Hacker News new | ask | show | jobs
Ask HN: DB Hosting Choice
2 points by ninadmhatre 3710 days ago
Hi Guys,

I have a some idea about creating web app which would require DB to store user data. i initially zero'd on MongoDB as i was using it on machine and i knew there were managed hosting solutions for MongoDB.

Now when time came to really think about making final decision about DB (80% dev done) i am confused as MongoDB managed hosting costs $30+/month, Cassandra is another one but could not find any reliable hosting solution, DynamoDB has complicated pricing (Read/Write Unit ??). So i am asking what choice do i have?

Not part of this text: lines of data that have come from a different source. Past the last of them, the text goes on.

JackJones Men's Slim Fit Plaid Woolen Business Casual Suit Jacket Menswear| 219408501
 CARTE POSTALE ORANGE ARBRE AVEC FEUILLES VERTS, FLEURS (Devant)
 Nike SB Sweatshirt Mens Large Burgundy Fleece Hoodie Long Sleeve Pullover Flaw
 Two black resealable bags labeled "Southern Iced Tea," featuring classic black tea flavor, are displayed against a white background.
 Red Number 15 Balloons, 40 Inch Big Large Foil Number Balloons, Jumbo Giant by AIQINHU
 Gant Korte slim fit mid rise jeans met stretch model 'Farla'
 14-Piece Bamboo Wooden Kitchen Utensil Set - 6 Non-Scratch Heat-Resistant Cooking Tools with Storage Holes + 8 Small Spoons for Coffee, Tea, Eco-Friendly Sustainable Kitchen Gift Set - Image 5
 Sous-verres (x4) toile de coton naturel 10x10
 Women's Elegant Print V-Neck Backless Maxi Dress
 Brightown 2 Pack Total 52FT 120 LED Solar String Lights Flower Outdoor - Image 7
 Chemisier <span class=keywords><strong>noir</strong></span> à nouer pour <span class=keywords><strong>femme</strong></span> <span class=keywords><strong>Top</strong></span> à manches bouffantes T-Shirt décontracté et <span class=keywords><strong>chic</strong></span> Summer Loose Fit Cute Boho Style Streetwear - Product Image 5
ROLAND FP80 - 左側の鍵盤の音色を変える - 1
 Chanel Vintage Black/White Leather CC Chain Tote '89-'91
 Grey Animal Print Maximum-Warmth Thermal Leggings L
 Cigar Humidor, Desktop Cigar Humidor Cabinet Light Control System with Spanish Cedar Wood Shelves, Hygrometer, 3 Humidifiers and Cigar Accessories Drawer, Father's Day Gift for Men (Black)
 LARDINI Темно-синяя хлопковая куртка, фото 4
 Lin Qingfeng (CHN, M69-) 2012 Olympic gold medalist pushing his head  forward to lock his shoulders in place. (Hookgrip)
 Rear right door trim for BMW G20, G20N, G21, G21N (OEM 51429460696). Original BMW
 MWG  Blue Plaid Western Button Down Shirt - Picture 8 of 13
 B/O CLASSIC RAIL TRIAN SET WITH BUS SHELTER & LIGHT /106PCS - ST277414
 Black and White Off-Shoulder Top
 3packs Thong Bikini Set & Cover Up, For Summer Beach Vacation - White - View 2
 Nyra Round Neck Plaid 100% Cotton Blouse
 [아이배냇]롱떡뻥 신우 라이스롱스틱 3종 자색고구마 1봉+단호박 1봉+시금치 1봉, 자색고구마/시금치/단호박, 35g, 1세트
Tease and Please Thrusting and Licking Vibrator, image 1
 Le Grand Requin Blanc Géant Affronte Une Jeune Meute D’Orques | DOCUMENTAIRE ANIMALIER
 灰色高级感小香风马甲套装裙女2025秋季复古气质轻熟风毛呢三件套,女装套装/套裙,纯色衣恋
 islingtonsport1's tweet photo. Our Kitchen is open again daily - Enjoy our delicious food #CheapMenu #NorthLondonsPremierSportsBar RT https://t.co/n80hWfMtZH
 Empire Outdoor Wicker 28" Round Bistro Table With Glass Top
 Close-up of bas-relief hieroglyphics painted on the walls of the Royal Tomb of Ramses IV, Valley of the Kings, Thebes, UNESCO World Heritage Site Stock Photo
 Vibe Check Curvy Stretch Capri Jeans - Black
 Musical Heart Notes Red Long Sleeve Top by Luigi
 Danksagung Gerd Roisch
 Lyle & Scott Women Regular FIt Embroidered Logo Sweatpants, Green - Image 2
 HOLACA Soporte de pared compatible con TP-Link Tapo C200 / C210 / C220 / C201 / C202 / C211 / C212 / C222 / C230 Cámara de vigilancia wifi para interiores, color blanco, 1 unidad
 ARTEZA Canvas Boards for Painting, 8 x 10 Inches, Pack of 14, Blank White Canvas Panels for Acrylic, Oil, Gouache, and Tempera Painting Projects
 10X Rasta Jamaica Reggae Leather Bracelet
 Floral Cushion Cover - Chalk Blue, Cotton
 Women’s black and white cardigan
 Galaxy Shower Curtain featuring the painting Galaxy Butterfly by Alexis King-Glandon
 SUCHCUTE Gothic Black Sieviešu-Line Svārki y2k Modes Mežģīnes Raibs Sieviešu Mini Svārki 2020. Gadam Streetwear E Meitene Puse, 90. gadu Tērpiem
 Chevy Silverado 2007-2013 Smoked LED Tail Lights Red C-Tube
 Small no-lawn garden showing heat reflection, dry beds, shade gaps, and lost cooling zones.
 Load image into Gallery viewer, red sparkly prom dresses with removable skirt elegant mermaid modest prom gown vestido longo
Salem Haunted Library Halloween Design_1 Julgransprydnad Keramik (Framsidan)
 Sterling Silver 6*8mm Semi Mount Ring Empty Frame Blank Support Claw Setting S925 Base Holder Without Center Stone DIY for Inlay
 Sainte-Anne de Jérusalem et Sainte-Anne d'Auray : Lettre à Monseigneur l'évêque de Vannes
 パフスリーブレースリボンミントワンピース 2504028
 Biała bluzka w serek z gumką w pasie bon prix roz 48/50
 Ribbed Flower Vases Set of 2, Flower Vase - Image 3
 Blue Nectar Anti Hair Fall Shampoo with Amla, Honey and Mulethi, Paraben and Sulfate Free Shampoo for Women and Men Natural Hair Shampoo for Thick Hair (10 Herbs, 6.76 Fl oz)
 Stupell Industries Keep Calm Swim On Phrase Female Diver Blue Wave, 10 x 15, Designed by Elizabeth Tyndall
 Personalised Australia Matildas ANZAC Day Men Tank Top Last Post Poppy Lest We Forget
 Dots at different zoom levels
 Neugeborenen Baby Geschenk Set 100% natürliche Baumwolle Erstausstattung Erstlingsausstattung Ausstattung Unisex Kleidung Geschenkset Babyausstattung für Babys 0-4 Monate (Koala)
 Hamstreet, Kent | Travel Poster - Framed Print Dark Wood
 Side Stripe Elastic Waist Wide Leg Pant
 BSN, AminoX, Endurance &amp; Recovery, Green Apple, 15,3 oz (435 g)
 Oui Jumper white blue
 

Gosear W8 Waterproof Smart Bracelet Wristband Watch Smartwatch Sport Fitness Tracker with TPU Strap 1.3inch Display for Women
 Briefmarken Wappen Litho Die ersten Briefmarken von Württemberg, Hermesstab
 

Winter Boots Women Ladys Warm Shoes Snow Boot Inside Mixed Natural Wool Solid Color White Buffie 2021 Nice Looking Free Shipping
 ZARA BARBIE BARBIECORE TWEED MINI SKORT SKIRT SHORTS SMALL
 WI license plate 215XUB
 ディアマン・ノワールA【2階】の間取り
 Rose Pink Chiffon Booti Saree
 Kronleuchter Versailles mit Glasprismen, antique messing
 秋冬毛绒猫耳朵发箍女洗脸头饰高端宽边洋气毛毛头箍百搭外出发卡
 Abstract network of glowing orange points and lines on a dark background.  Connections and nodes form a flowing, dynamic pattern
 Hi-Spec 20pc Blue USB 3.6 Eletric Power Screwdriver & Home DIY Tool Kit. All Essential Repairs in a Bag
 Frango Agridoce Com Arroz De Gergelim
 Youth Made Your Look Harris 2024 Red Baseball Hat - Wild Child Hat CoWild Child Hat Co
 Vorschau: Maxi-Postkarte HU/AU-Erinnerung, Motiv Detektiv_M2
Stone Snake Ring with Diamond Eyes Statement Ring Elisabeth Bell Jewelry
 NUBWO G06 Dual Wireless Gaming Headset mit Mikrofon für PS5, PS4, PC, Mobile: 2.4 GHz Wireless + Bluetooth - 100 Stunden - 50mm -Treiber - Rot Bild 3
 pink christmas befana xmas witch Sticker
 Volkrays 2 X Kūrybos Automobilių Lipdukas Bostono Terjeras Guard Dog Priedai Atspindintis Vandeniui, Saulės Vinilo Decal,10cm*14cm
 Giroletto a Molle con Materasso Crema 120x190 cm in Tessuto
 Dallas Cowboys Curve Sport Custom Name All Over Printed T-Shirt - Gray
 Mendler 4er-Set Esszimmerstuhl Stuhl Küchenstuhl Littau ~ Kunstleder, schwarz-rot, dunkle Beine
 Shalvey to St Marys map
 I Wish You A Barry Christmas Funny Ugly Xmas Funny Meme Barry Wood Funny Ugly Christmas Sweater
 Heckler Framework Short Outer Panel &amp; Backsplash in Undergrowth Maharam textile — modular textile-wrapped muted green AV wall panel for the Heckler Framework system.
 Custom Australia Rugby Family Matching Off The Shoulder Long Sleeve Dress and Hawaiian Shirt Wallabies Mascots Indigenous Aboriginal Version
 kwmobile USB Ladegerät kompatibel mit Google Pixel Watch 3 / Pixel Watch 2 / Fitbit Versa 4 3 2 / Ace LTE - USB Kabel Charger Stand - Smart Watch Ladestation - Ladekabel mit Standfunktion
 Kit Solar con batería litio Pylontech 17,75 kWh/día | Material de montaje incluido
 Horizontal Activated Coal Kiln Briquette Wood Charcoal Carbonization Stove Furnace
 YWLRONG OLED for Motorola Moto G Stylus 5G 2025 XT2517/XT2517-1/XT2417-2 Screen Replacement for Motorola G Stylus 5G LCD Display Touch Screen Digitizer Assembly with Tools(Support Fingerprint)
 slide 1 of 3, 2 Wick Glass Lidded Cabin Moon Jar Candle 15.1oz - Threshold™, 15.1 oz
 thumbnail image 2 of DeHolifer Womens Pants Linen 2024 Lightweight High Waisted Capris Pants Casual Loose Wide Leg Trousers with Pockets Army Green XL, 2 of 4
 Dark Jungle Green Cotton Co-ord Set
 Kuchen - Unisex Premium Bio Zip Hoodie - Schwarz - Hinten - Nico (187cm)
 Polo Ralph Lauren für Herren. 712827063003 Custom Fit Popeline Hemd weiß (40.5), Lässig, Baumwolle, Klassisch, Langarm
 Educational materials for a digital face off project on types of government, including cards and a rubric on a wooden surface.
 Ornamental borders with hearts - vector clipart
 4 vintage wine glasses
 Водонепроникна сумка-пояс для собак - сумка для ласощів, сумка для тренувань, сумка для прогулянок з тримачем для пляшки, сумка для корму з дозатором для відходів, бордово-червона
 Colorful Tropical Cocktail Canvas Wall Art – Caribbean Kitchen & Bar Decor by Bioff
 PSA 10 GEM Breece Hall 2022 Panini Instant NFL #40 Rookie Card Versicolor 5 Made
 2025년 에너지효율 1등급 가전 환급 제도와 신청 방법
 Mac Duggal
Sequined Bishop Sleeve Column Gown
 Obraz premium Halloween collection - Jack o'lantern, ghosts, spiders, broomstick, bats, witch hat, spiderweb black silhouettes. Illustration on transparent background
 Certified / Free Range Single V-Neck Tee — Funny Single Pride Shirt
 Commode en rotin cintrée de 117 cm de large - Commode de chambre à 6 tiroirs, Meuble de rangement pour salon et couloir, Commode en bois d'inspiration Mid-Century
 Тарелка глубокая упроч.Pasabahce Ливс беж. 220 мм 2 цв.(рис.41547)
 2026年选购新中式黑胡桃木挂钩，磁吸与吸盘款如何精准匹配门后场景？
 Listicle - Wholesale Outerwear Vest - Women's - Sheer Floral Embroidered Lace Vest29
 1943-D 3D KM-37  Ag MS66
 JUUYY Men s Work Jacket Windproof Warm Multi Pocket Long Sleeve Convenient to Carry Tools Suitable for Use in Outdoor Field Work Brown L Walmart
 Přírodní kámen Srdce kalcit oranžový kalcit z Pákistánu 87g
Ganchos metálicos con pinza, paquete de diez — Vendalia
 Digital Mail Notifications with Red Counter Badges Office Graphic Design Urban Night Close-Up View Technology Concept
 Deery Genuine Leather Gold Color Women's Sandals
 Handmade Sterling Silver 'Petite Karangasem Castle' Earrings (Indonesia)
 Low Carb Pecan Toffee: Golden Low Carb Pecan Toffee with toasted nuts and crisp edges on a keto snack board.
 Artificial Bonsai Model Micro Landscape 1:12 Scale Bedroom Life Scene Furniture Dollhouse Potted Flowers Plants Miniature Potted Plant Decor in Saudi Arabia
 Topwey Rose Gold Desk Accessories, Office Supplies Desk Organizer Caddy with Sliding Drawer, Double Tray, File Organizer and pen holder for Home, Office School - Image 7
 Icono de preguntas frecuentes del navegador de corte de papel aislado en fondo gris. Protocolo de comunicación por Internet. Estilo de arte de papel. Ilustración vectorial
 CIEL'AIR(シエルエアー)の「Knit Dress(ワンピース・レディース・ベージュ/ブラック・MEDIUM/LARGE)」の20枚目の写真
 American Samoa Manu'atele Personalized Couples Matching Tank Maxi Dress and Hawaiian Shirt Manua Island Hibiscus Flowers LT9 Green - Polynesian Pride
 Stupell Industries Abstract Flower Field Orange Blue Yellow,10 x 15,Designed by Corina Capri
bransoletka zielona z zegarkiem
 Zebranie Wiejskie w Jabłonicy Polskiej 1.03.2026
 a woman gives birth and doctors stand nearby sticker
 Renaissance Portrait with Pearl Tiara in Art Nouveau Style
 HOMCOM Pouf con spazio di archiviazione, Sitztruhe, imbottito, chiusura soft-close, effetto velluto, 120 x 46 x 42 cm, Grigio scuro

Little bit on requirement, i am thinking per user it will take around 12kb and maybe 100,000 user then = 12gb / year (i know 100,000 is very optimistic but this is just for calculation). I am looking for DB which can store binary/blob data, so its not limited to NoSQL db's.

I am good with Unix / Linux so i can do devops job myself but i dont think i can do it round the clock, which makes managed hosting good option but its going beyond my budget as web app would be free to use. I can spend $20 a month on hosting ($5) + db ($15)

Any input would be helpful...

1 comments

One should never store binary data inside of a database, because those are either difficult or impossible to index properly, consume inordinate amounts of space, and can bring a RDBMS to a grind. Store the files in a filesystem and store the paths to the files in the database. Refrain from using database engines which cannot provide instantaneous atomicity, consistency, isolation, and durability. If you do not, you will experience data corruption and thus availability issues, possibly of both transient and silent nature. Refrain from using databases which do not provide ANSI SQL, as you will eventually need the SQL data manipulation mechanism, which is consistent.

To avoid the managed hosting penalty, you can start with SQLite, and do the replication and clustering within your application. For capitalizing on RDBMS capabilities, use PostreSQL Citus or Oracle RAC. Stay away from MySQL, as it silently corrupts data and has no OS authentication, making it difficult to automatically deploy.

Using the file system for storage, the "index" could be code, e.g. a Python dictionary, a Clojure hash, or JavaScript Object. This might simplify building a first iteration product and avoid the technical and cognitive overhead of learning a properly implementing an unfamiliar DBMS.
Thanks for the reply and tips, but my question was on more of choosing self or managed hosting?
Always choose self hosting. Not only will you learn a lot about operations and proper hardware design, servicing, and redundancy, but you will have maximum control.